Consider a boolean cube $\{0,1\}^n$ and a collection of colored subcubes $\{(C_a, \ell_a)\}_{a \in [N]}$, where $C_a \in \{0,1,*\}^n$ is a subcube and $\ell_a \in \mathbb{N}$ is a color. I will identify $C_a$ with a set $\{x \in \{0,1\}^n \mid \{x_j, *\} \ni (C_a)_j\}$.
Call a collection almost unique cover if $\Pr[\exists a\colon {\bf x} \in C_a] = 1$ and $\Pr[\exists a, b\in [N]\colon {\bf x} \in C_a \cap C_b \land \ell_a \neq \ell_b] \le 1/100$, i.e. the cubes cover the entire boolean cube, but the volume where different colors mix is small.
Question: suppose that codimension of each cube is bounded by $m$ (equivalently $|C_a| \ge 2^{n-m}$).
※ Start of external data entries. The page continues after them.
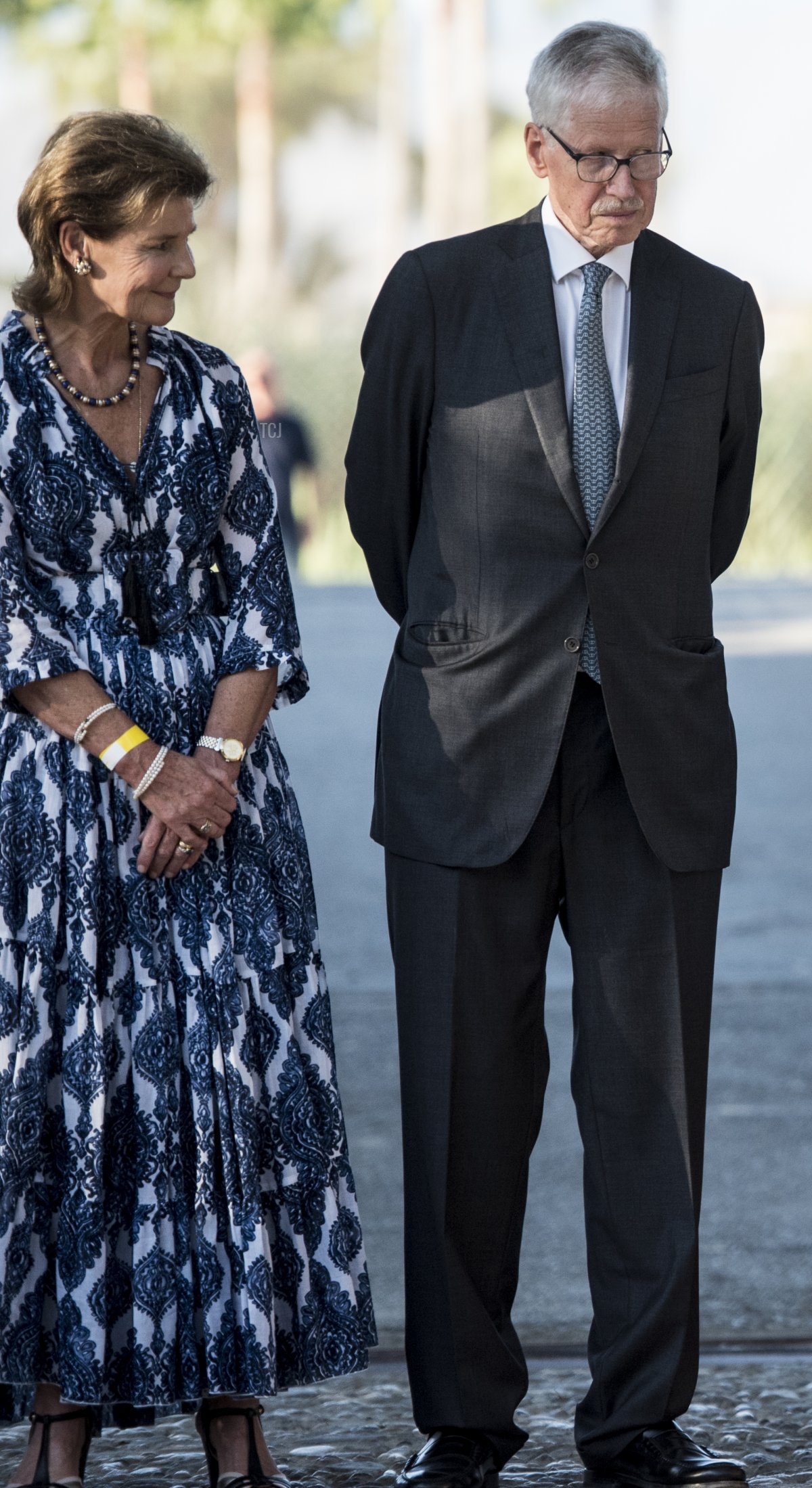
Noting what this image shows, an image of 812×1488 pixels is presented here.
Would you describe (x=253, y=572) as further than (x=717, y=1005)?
No

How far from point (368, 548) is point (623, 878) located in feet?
2.11

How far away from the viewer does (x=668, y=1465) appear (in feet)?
9.21

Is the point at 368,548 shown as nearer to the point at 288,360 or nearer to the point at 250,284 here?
the point at 288,360

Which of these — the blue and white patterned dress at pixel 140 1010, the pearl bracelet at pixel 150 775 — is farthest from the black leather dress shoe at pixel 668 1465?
the pearl bracelet at pixel 150 775

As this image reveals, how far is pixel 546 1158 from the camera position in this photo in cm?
500

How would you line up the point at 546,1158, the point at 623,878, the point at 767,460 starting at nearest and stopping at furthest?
the point at 623,878, the point at 546,1158, the point at 767,460

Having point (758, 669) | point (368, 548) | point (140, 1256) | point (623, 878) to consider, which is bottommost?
point (140, 1256)

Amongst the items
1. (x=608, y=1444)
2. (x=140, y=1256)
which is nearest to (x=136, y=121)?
(x=140, y=1256)

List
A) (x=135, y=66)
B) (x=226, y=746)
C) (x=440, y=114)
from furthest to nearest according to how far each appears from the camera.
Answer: (x=135, y=66) < (x=440, y=114) < (x=226, y=746)

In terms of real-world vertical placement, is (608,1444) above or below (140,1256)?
below

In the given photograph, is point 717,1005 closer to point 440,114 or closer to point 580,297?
point 580,297

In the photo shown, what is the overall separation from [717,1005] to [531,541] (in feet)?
12.8

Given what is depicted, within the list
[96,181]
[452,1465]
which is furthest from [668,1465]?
[96,181]

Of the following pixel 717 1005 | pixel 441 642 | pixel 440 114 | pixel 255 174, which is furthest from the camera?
pixel 255 174
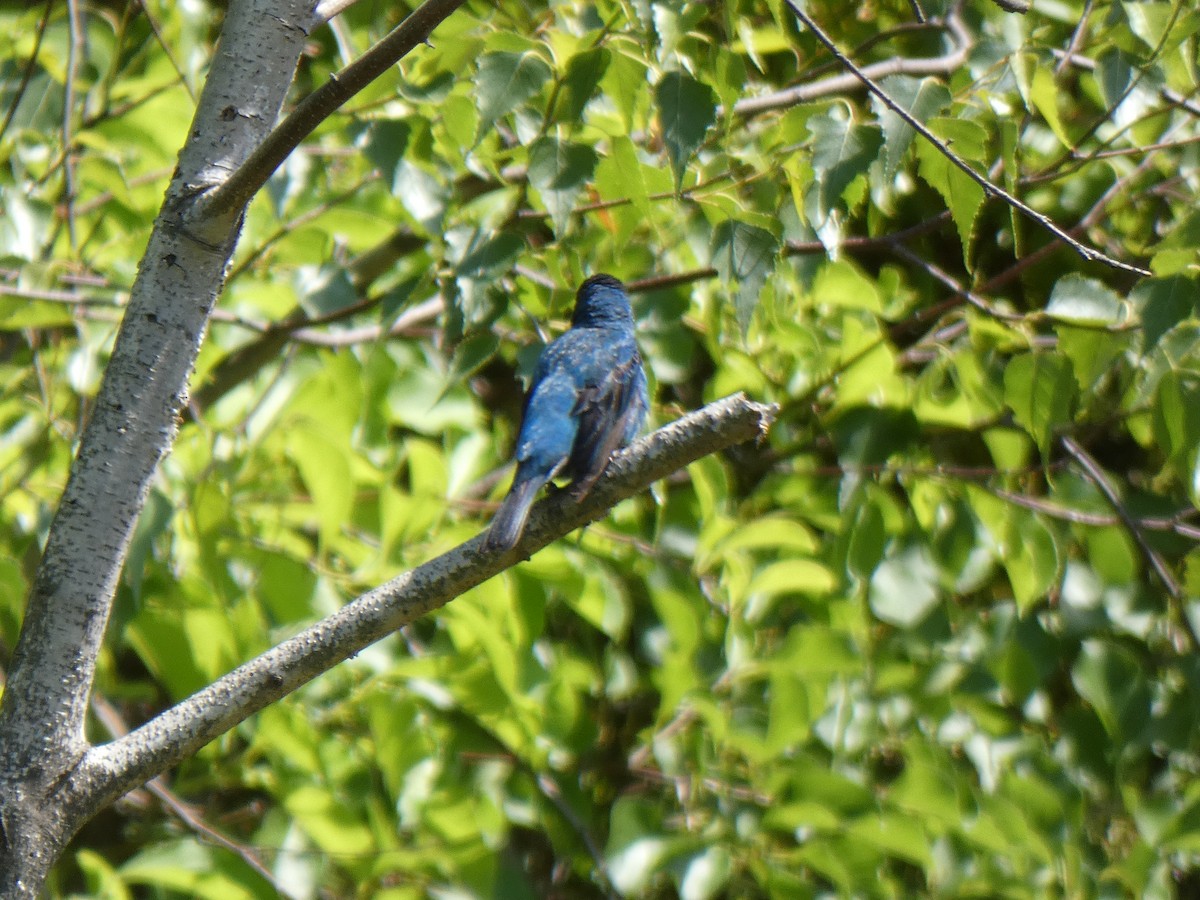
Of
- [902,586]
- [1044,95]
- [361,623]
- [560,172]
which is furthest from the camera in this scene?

Can we bound the number of distinct colors the cubes have by some $2^{m^{O(1)}}$? (I am interested in the larger and even ramsey-type bounds as well, but would prefer an exponent).
If we lift the requirement that cubes must form a cover, then the number of colors is unbounded in $m$: let $(C_a)_j = 0$ if $j \in [m-1]$ and if $j - (m-1) = a$, otherwise let $(C_a)_j = *$. Let all colors be different: $\ell_a = a$. Then the cubes intersect in the volume $2^{-(m-1)}$, but the number of colors is $N$ which does not depend on $m$.
Here is my naive attempt to bound the number of colors: is there is no point that is covered by more than $2^{m^3}$ colors, then since each color is presented in at least $2^{-m}$-fraction of points, the total number of colors is bounded by $2^{m^4}$. If on the other hand there is a point $y$ covered by $\ge 2^{m^3}$ points, then by the sunflower lemma we get that there is a cubcube $D_y \ni y$ of dimension $<m$ such that $\Pr[{\bf x} \text{ is covered by two different colors} \mid {\bf x} \in D_y] = 1 - \exp(2^{m^2 - o(m^2)})$. We can try to continue applying the sunflower lemma until we have covered all the points with $>2^{m^3}$ color coverage by subcubes where points are very likely to be covered by at least two subcubes, so in total we should cover at most $1/100$ of the volume. If we have, say $2^{m^3 - m^2}$ distinct cubes $D_y$, we can apply induction on $m$, but I don't see how to show that there must be a lot of different cubes.